Wer helfen kann, sollte laut Stadtverwaltung täglich ein bis zwei Eimer Wasser oder eine Gießkanne an einen jungen Baum bringen. Geeignet sind vor allem die frühen Morgen- oder Abendstunden. Dann verdunstet weniger Wasser, es kann langsam in den Boden sickern und die Wurzeln erreichen.
Stadt wässert mit allen verfügbaren Kräften
Die Mitarbeitenden des Bereichs Grünflächen und Friedhöfe beim Wirtschaftsbetrieb Ludwigshafen sind nach Angaben der Stadt täglich im Einsatz. Ihr Schwerpunkt liegt besonders auf den jungen Bäumen. Auch die Feuerwehr unterstützt die Bewässerung, sofern es ihre eigenen Aufgaben zulassen.

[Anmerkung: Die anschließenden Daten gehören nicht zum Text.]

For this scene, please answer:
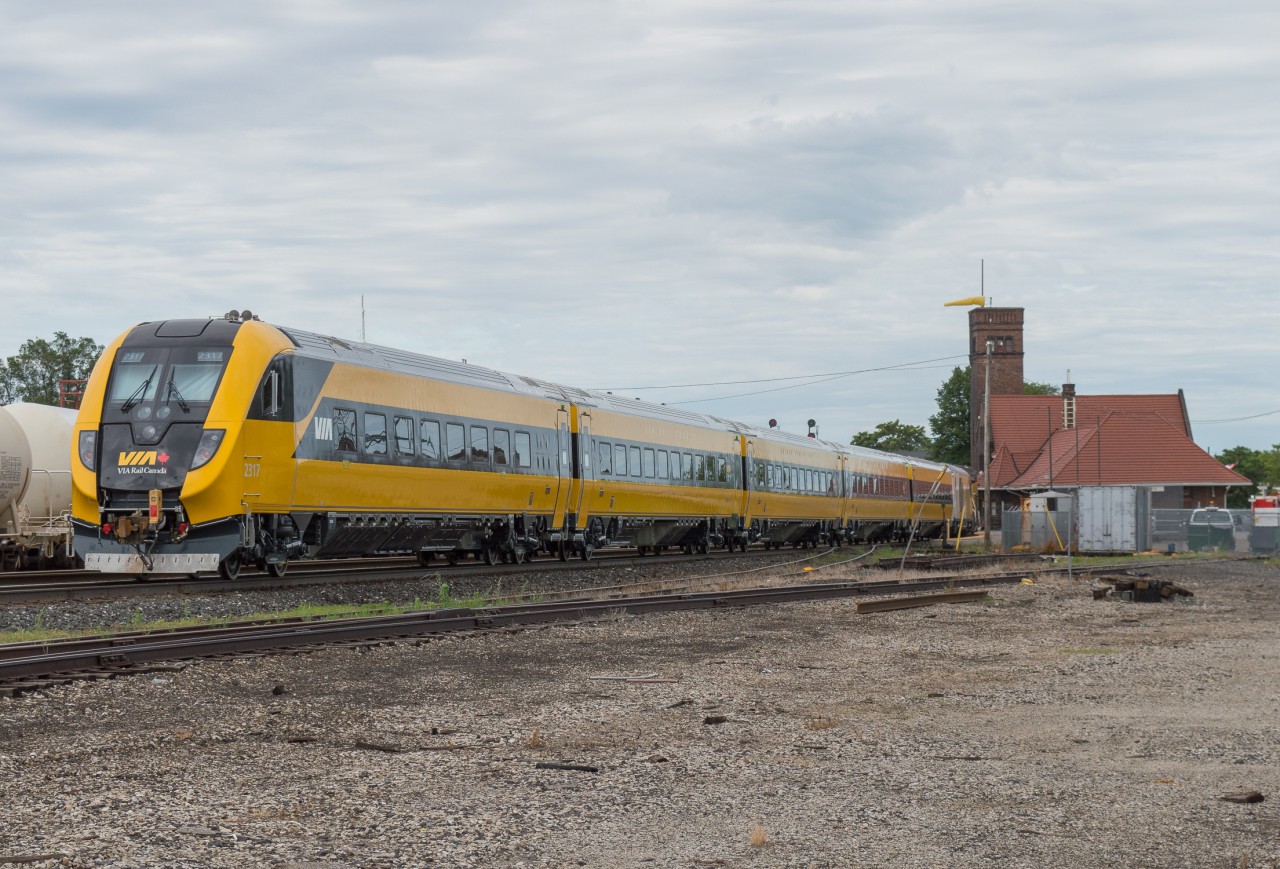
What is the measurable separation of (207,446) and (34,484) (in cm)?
985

Nach Angaben der Stadtverwaltung übernehmen externe Dienstleister derzeit die Bewässerung von etwa 1.200 Bäumen. Die Mitarbeitenden der Stadt wässern rund 1.350 weitere Bäume. Davon stehen 245 auf Friedhöfen. Die Zahlen zeigen, wie groß der laufende Bewässerungsaufwand inzwischen ist.
Weniger Personal, Einschränkungen bei der Pflege
Die Bewässerungsteams stoßen laut Stadt zunehmend an ihre Kapazitätsgrenzen. In der Urlaubszeit steht zudem weniger Personal zur Verfügung. Deshalb kann die Stadt nicht alle regulären Pflegearbeiten in der gewohnten Zuverlässigkeit erledigen.
Als Beispiel nennt die Stadtverwaltung die Wiesenmahd. Bei dieser und anderen planmäßigen Arbeiten kann es zu Einschränkungen kommen. Die Stadt bittet die Bevölkerung dafür um Verständnis und hofft zugleich auf Unterstützung beim Gießen.
Für Anwohner bedeutet das: Wer in der Nähe einen jungen Straßen- oder Parkbaum sieht und die Möglichkeit dazu hat, kann mit wenigen Wassergaben zur Versorgung beitragen. Besonders wichtig ist dabei eine regelmäßige Bewässerung in den trockenen Sommermonaten.